Exercise 1 -
Answer these questions from the study summary on bacterial detection in platelet concentrates:
(a) On what date was it published?
(b) According to the background, the storage conditions of which blood components facilitate bacterial multiplication?
(c) What were fluorescent absolute count beads used as?
Exercise 2 - Translate this sentence from the study summary on bacterial detection in platelet concentrates into Spanish: "Flow cytometry offers a rapid and sensitive approach for bacterial detection in platelet concentrates."
::: Study text :::
Published on: September 29, 2023

Area of Science:

  • Transfusion Medicine
  • Microbiology
  • Analytical Chemistry

Background:

  • Bacterial contamination in blood components, especially platelet concentrates, poses a significant risk in transfusion medicine.
  • Platelet concentrates' storage conditions facilitate bacterial multiplication, increasing infection risk.
  • Current bacterial detection methods have limitations, leading to potential transfusion-transmitted sepsis.

Purpose of the Study:

  • To develop and optimize flow cytometry protocols for routine bacterial detection in platelet concentrates.
  • To evaluate the impact of improved reagents and simplified procedures on method sensitivity and practicability.
  • To demonstrate the implementation of fluorescent absolute count beads for accurate bacterial quantification.

Main Methods:

  • Flow cytometry was adapted for rapid bacterial detection in platelet concentrates.
  • Improved test reagents and a simplified pre-incubation procedure were evaluated to enhance sensitivity.
  • Fluorescent absolute count beads were used as an internal standard for accurate quantification.
  • A modified culture method using flow cytometry was explored.

Main Results:

  • Flow cytometry demonstrated feasibility and rapidity for detecting bacteria in platelet concentrates.
  • Optimized protocols and reagents improved the method's practicability and sensitivity.
  • The use of internal standards ensured reliable bacterial quantification.
  • The adapted culture method showed potential for enhanced detection.

Conclusions:

  • Flow cytometry offers a rapid and sensitive approach for bacterial detection in platelet concentrates.
  • Optimized protocols enhance the method's suitability for routine clinical application.
  • This technology can significantly improve transfusion safety by preventing bacterial contamination-related adverse events.
::: Excerpted data :::
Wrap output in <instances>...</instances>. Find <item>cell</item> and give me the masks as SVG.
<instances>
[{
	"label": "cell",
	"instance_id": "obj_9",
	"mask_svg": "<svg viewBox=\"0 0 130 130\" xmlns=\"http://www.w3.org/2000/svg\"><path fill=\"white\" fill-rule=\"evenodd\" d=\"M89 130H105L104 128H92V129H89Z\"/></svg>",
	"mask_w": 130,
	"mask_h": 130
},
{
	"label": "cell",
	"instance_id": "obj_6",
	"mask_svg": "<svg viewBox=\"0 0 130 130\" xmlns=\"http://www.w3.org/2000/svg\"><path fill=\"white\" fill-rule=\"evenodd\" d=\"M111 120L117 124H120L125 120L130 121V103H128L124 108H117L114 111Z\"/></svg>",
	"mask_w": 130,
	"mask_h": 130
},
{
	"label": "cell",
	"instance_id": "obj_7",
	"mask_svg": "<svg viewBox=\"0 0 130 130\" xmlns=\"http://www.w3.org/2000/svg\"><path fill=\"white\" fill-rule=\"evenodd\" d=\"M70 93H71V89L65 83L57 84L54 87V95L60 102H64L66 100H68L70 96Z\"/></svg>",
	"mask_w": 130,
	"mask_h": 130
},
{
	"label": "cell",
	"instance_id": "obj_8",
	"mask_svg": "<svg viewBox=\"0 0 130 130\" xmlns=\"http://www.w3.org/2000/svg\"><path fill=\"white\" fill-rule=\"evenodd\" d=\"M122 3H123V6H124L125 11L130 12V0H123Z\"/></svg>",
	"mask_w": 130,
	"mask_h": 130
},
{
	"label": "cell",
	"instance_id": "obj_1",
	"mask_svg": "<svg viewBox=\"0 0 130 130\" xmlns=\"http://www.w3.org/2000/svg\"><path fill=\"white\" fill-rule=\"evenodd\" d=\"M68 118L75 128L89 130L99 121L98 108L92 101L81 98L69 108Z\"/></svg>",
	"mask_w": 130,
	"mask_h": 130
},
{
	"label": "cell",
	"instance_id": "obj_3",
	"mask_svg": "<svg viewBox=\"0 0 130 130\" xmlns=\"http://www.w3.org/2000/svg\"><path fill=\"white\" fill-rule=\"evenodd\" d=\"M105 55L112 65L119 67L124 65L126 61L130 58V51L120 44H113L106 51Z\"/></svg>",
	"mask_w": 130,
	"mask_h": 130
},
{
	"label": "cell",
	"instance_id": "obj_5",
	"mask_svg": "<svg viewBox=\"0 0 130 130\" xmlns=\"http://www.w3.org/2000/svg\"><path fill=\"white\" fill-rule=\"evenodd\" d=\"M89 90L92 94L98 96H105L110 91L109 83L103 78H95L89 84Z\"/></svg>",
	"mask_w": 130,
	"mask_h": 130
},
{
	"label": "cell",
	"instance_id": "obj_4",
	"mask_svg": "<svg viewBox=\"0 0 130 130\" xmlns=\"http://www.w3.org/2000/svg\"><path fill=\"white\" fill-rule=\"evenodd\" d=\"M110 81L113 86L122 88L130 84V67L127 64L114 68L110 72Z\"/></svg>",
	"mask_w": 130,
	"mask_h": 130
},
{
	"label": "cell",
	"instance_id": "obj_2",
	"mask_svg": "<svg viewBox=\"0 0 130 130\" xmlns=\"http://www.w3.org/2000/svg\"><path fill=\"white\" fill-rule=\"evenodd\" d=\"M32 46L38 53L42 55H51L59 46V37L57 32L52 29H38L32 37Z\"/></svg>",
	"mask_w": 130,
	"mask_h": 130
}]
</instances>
:::
Task solution 1 -
(a) September 29, 2023
(b) Platelet concentrates
(c) An internal standard for accurate quantification

Task solution 2 - La citometría de flujo ofrece un enfoque rápido y sensible para la detección bacteriana en concentrados de plaquetas.